*GEGEVEN TEKST*
+---+

Om de regelgeving te vertalen naar de Nederlandse context is de Energy Efficient Mortgages Hub (EEM NL Hub) in het leven geroepen. Mahieu: “We merkten dat er steeds meer vraagstukken op ons afkwamen op het gebied van wet- & regelgeving en data. Wij zijn dit initiatief begonnen om die te kunnen toepassen op een specifieke markt als Nederland.” De Taxonomie heeft drie smaken voor de financiering van hypotheekproducten: 1) nieuwbouw 2) bestaande bouw en 3) het verduurzamingsdepot. Langs die as zijn we onze analyse begonnen.
Nederland koploper?
Hoe doet Nederland het eigenlijk? Als we kijken naar de uitstoot per capita lopen we redelijk achter. Een land als Zweden stoot maar een kwart uit omdat ze veel kernenergie en waterkracht heeft. Maar als het gaat om discussies binnen de EU zitten we wel in de voorhoede. Wij denken niet: dit gaat heel veel geld kosten, maar: leg de lat maar hoog om de energietransitie te laten slagen. We zijn een serieuze speler die gelooft in gedrag in plaats van dwang.
De vraag hoe groen de gebouwde omgeving in Nederland is, blijkt lastiger te beantwoorden. Niet elk huis heeft een energielabel en er zijn ook verschillende methodieken om die te meten. Van ongeveer veertig procent van de woningen weten we niet hoe goed de energieprestatie is. Voor het toekennen van een energielabel kijken we naar het geschatte energieverbruik in plaats van het daadwerkelijk energieverbruik
Energielabel versus energieprestatie
De nieuwe versie van EPBD schrijft voor dat lidstaten nationale klimaat- en renovatieplannen moeten opstellen. In die plannen geven lidstaten aan hoe ze de gebouwde omgeving gaan verduurzamen. Daar is een nulmeting voor nodig en jaarlijkse rapportages. “De overheid moet ervoor zorgen dat we beter inzicht in de energieprestaties van woningen krijgen”, aldus Schram.

+---+

Items voor annotatie met begrenzingskaders:
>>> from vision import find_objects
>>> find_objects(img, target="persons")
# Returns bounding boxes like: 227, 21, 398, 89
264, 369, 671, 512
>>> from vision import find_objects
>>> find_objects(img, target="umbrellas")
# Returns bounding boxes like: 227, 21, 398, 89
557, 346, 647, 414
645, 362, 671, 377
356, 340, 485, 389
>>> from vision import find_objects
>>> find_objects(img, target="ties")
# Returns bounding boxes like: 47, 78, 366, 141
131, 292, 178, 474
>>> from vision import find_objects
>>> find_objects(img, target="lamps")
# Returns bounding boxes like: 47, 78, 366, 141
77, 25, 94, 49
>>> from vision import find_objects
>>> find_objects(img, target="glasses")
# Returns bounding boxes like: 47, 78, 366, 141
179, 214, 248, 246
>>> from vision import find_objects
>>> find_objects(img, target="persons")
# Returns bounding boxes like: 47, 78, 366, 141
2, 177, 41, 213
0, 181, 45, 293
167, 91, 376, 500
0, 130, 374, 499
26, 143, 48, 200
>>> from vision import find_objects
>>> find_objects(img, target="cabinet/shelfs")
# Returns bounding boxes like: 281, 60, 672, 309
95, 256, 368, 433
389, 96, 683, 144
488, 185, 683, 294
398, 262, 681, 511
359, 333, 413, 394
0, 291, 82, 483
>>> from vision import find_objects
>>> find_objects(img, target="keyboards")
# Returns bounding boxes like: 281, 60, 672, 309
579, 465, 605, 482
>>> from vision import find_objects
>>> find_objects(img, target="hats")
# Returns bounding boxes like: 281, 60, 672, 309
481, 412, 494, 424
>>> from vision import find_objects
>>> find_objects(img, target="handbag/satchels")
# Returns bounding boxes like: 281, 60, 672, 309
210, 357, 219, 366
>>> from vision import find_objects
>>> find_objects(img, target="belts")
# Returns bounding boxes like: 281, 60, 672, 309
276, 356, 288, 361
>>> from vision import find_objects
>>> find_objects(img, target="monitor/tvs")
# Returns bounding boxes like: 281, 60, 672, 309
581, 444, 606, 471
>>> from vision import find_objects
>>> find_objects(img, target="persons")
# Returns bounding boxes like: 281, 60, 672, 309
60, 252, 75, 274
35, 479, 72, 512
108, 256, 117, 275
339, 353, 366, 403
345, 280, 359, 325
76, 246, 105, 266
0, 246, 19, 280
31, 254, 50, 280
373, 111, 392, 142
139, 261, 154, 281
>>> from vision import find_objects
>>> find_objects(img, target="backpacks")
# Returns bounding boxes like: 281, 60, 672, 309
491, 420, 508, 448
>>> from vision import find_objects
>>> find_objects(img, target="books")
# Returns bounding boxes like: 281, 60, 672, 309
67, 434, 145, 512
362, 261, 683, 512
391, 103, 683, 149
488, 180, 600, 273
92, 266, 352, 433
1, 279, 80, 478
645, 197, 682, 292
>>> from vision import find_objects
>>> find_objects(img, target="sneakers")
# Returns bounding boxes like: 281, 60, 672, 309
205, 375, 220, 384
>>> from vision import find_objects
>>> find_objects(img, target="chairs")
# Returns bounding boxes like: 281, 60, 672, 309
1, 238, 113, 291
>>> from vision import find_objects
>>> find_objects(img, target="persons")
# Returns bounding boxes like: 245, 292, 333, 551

+---+

*SCHRIFTELIJKE OPDRACHTEN*
A. Waarom stoot Zweden volgens de gegeven tekst maar een kwart uit?
B. Schrijf uit de gegeven tekst letterlijk over van "Hoe doet Nederland" tot en met "plaats van dwang.".

*VERWACHTE UITKOMSTEN*
A. Omdat Zweden veel kernenergie en waterkracht heeft.

B.
Hoe doet Nederland het eigenlijk? Als we kijken naar de uitstoot per capita lopen we redelijk achter. Een land als Zweden stoot maar een kwart uit omdat ze veel kernenergie en waterkracht heeft. Maar als het gaat om discussies binnen de EU zitten we wel in de voorhoede. Wij denken niet: dit gaat heel veel geld kosten, maar: leg de lat maar hoog om de energietransitie te laten slagen. We zijn een serieuze speler die gelooft in gedrag in plaats van dwang.